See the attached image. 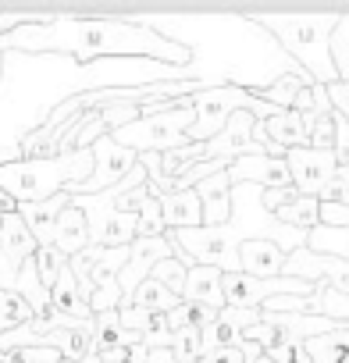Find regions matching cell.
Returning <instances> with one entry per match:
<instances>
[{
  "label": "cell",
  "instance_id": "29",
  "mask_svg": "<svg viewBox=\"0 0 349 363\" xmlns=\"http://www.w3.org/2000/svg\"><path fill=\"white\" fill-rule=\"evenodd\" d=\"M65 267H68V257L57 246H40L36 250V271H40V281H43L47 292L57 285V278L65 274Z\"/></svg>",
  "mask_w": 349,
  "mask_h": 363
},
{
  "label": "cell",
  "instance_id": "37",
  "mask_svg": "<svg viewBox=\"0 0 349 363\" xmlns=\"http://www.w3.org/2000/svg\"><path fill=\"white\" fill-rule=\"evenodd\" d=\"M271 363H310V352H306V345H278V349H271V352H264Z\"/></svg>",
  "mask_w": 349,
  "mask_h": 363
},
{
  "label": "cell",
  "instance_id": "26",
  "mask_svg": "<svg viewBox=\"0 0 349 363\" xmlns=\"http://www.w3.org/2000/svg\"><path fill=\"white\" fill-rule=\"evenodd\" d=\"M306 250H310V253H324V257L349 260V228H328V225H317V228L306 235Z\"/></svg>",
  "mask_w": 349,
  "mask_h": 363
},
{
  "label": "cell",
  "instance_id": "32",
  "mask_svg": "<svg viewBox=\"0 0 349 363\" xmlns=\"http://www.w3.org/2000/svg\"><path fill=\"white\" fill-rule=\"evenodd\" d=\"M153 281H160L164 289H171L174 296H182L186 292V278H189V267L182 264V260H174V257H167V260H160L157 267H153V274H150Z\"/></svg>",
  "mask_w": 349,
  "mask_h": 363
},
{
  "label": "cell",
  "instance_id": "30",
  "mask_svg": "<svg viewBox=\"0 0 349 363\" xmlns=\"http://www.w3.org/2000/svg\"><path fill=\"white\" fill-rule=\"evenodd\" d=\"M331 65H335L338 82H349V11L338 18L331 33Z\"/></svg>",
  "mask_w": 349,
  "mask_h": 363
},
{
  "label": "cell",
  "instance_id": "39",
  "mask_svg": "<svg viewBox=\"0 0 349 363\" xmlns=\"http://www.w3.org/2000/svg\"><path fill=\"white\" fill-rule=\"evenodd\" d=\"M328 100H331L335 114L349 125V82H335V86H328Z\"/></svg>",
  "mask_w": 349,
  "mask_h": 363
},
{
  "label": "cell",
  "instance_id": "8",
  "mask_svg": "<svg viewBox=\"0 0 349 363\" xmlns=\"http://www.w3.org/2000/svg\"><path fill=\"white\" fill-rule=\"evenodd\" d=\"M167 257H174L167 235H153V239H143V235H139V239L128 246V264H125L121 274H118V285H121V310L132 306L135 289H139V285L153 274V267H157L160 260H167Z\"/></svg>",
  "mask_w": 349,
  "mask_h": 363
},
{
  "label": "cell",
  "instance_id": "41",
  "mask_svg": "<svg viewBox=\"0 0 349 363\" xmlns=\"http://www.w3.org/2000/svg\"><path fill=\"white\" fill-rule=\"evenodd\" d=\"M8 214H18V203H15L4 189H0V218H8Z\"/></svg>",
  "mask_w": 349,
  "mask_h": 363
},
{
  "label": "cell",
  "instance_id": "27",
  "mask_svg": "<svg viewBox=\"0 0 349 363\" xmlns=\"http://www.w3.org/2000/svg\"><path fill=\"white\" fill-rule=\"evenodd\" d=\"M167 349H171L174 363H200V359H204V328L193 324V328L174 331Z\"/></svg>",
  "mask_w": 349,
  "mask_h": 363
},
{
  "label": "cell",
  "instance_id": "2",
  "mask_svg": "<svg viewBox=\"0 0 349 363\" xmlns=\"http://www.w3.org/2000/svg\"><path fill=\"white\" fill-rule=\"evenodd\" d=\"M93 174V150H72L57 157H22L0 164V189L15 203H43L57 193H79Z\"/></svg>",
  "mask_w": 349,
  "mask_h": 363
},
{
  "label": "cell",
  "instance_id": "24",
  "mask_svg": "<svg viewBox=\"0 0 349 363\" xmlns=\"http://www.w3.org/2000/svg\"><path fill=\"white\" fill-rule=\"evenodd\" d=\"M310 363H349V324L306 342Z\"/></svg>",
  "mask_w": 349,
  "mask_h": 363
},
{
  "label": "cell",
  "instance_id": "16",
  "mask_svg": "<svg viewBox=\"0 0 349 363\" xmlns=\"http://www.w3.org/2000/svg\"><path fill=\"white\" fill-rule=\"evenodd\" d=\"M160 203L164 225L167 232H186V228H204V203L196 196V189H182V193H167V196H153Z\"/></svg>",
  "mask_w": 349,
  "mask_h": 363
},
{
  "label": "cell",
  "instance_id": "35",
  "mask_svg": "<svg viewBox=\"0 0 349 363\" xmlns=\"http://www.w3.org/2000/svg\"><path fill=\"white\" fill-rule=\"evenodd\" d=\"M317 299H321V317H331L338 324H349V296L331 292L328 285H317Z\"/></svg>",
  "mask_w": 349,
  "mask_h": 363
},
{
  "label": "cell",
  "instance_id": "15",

----

REQUIRED WORK:
Count the lines in the items above that contain the string "instances", treating uppercase and lowercase letters as different. Reply with the number alone.

WRITTEN SOLUTION:
2